→ EXERCISE
Each line below is to be written out in full, exactly as shown.

→ MATERIALS PROVIDED
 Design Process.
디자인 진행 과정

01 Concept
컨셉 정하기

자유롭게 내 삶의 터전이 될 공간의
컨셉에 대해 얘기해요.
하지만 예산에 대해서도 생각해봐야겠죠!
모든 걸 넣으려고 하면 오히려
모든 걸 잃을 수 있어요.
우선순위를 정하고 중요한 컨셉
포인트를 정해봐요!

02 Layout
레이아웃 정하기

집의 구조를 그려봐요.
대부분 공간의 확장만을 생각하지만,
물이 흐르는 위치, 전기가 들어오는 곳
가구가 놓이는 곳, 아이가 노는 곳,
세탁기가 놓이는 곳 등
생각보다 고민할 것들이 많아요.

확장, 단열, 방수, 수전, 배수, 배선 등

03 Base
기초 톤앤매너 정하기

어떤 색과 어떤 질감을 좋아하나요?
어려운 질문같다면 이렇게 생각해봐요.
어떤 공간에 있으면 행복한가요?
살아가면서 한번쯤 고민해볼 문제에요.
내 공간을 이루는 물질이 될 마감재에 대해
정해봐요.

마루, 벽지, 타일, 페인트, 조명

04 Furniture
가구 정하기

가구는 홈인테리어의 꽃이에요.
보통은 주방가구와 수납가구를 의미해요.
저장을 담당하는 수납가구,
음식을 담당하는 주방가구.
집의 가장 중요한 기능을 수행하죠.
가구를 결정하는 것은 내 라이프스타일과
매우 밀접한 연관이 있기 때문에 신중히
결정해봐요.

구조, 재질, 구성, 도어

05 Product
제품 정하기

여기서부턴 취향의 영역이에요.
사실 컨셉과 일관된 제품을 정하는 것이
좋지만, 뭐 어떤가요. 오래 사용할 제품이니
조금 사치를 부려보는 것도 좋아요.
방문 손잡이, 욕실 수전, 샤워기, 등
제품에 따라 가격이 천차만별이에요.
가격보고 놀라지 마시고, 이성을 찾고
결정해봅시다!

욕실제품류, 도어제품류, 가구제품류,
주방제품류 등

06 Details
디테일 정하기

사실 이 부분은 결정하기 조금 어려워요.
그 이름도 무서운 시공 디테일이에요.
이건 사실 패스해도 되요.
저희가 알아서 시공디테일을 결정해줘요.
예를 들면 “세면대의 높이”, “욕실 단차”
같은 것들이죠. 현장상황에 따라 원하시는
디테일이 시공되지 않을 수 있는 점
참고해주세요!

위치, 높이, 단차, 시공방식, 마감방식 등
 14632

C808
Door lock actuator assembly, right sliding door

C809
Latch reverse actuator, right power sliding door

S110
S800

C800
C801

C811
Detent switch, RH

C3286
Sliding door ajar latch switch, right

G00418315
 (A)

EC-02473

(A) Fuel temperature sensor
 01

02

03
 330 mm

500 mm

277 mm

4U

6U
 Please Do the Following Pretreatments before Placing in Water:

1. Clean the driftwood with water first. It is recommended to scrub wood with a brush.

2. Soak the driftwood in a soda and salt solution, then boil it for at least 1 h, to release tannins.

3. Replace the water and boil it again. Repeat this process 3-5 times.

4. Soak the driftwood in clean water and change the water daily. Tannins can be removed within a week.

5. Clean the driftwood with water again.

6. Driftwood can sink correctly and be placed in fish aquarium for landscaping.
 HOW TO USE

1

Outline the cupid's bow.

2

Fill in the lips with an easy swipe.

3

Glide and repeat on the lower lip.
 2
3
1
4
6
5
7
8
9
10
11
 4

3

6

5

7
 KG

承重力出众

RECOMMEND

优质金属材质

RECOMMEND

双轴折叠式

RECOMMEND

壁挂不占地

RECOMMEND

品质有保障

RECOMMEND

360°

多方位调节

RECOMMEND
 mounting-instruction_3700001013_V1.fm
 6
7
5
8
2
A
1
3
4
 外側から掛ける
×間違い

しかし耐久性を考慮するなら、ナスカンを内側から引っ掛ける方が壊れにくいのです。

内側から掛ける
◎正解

→ RESPONSE TO THIS TASK
 Design Process.
디자인 진행 과정

01 Concept
컨셉 정하기

자유롭게 내 삶의 터전이 될 공간의
컨셉에 대해 얘기해요.
하지만 예산에 대해서도 생각해봐야겠죠!
모든 걸 넣으려고 하면 오히려
모든 걸 잃을 수 있어요.
우선순위를 정하고 중요한 컨셉
포인트를 정해봐요!

02 Layout
레이아웃 정하기

집의 구조를 그려봐요.
대부분 공간의 확장만을 생각하지만,
물이 흐르는 위치, 전기가 들어오는 곳
가구가 놓이는 곳, 아이가 노는 곳,
세탁기가 놓이는 곳 등
생각보다 고민할 것들이 많아요.

확장, 단열, 방수, 수전, 배수, 배선 등

03 Base
기초 톤앤매너 정하기

어떤 색과 어떤 질감을 좋아하나요?
어려운 질문같다면 이렇게 생각해봐요.
어떤 공간에 있으면 행복한가요?
살아가면서 한번쯤 고민해볼 문제에요.
내 공간을 이루는 물질이 될 마감재에 대해
정해봐요.

마루, 벽지, 타일, 페인트, 조명

04 Furniture
가구 정하기

가구는 홈인테리어의 꽃이에요.
보통은 주방가구와 수납가구를 의미해요.
저장을 담당하는 수납가구,
음식을 담당하는 주방가구.
집의 가장 중요한 기능을 수행하죠.
가구를 결정하는 것은 내 라이프스타일과
매우 밀접한 연관이 있기 때문에 신중히
결정해봐요.

구조, 재질, 구성, 도어

05 Product
제품 정하기

여기서부턴 취향의 영역이에요.
사실 컨셉과 일관된 제품을 정하는 것이
좋지만, 뭐 어떤가요. 오래 사용할 제품이니
조금 사치를 부려보는 것도 좋아요.
방문 손잡이, 욕실 수전, 샤워기, 등
제품에 따라 가격이 천차만별이에요.
가격보고 놀라지 마시고, 이성을 찾고
결정해봅시다!

욕실제품류, 도어제품류, 가구제품류,
주방제품류 등

06 Details
디테일 정하기

사실 이 부분은 결정하기 조금 어려워요.
그 이름도 무서운 시공 디테일이에요.
이건 사실 패스해도 되요.
저희가 알아서 시공디테일을 결정해줘요.
예를 들면 “세면대의 높이”, “욕실 단차”
같은 것들이죠. 현장상황에 따라 원하시는
디테일이 시공되지 않을 수 있는 점
참고해주세요!

위치, 높이, 단차, 시공방식, 마감방식 등
 14632

C808
Door lock actuator assembly, right sliding door

C809
Latch reverse actuator, right power sliding door

S110
S800

C800
C801

C811
Detent switch, RH

C3286
Sliding door ajar latch switch, right

G00418315
 (A)

EC-02473

(A) Fuel temperature sensor
 01

02

03
 330 mm

500 mm

277 mm

4U

6U
 Please Do the Following Pretreatments before Placing in Water:

1. Clean the driftwood with water first. It is recommended to scrub wood with a brush.

2. Soak the driftwood in a soda and salt solution, then boil it for at least 1 h, to release tannins.

3. Replace the water and boil it again. Repeat this process 3-5 times.

4. Soak the driftwood in clean water and change the water daily. Tannins can be removed within a week.

5. Clean the driftwood with water again.

6. Driftwood can sink correctly and be placed in fish aquarium for landscaping.
 HOW TO USE

1

Outline the cupid's bow.

2

Fill in the lips with an easy swipe.

3

Glide and repeat on the lower lip.
 2
3
1
4
6
5
7
8
9
10
11
 4

3

6

5

7
 KG

承重力出众

RECOMMEND

优质金属材质

RECOMMEND

双轴折叠式

RECOMMEND

壁挂不占地

RECOMMEND

品质有保障

RECOMMEND

360°

多方位调节

RECOMMEND
 mounting-instruction_3700001013_V1.fm
 6
7
5
8
2
A
1
3
4
 外側から掛ける
×間違い

しかし耐久性を考慮するなら、ナスカンを内側から引っ掛ける方が壊れにくいのです。

内側から掛ける
◎正解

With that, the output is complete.